Document Detail

High-intensity training improves airway responsiveness in inactive nonasthmatic children: evidence from a randomized controlled trial.
MedLine Citation:
PMID:  22241059     Owner:  NLM     Status:  MEDLINE    
PURPOSE: the relationship between physical activity and airway health in children is not well understood. The purpose of this study was to determine whether 8 wk of high-intensity exercise training would improve airway responsiveness in prepubescent, nonasthmatic, inactive children.
METHODS: 16 healthy, prepubescent children were randomized [training group (TrG) n = 8, control group (ConG) n = 8]. Prior to and following 8 wk of training (or no training), children completed pulmonary function tests (PFTs): forced expiratory volume in 1 s (FEV(1)), forced vital capacity (FVC), forced expiratory flow at 25-75% of vital capacity (FEF(25-75)), and exhaled nitric oxide (FENO). Children completed an incremental cycle Vo(2max) test, eucapnic voluntary hyperventilation (EVH), anthropometric tests, and blood tests to determine fasting blood glucose, total cholesterol, HDL, LDL, and triglycerides. Body fat percentage was determined using dual-energy X-ray absorptiometry pretraining and bioelectrical impedance pre- and posttraining.

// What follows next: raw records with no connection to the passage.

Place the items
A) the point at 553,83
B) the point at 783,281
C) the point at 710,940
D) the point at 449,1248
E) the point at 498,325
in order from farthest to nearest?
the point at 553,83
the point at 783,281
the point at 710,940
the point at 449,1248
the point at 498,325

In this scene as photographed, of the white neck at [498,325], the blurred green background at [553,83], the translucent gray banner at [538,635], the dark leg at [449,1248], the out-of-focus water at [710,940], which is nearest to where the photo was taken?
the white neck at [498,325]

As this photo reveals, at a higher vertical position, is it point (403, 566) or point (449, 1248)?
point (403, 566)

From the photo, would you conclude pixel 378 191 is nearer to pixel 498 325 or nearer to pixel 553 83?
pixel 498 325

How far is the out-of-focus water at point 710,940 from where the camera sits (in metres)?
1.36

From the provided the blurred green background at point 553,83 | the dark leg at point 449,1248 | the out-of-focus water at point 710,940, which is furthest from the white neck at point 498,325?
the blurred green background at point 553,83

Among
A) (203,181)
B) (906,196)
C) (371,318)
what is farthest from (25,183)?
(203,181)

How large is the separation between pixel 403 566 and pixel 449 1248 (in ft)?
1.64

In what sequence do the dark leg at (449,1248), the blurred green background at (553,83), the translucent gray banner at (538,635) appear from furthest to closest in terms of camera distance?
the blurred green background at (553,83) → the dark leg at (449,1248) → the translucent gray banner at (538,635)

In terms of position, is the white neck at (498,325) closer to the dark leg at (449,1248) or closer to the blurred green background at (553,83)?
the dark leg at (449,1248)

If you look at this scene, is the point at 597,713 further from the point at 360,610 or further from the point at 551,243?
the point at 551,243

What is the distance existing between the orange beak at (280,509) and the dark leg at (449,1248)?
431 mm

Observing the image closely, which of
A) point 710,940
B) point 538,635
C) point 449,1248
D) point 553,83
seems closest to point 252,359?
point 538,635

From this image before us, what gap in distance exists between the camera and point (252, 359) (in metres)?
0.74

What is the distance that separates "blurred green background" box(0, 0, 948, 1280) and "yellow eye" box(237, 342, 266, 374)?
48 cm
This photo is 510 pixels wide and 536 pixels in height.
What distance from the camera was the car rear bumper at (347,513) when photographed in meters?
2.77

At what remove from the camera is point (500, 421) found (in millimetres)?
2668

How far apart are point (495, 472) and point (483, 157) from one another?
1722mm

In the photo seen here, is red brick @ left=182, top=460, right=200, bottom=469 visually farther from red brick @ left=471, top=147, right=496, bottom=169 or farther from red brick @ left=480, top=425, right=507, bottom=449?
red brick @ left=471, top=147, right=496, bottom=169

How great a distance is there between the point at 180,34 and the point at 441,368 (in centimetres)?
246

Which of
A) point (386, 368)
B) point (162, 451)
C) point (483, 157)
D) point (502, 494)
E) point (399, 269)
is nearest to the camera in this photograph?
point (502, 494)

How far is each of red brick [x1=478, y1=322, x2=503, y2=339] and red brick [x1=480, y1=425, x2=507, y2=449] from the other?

RESULTS: there were no differences (P > 0.05) in anthropometric measures or PFTs between TrG and ConG at baseline. In the TrG, there was a significant increase in Vo(2max) (∼24%) and a decrease in total cholesterol (∼13%) and LDL cholesterol (∼35%) following training. There were improvements (P < 0.05) in ΔFEV(1) both postexercise (pre: -7.60 ± 2.10%, post: -1.10 ± 1.80%) and post-EVH (pre: -6.71 ± 2.21%, post: -1.41 ± 1.58%) with training. The ΔFEF(25-75) pre-post exercise also improved with training (pre: -16.10 ± 2.10%, post: -6.80 ± 1.80%; P < 0.05). Lower baseline body fat percentages were associated with greater improvements in pre-post exercise ΔFEV(1) following training (r = -0.80, P < 0.05).
CONCLUSION: these results suggest that in nonasthmatic prepubescent children, inactivity negatively impacts airway responsiveness, which can be improved with high-intensity training. Excess adiposity, however, may constrain these improvements.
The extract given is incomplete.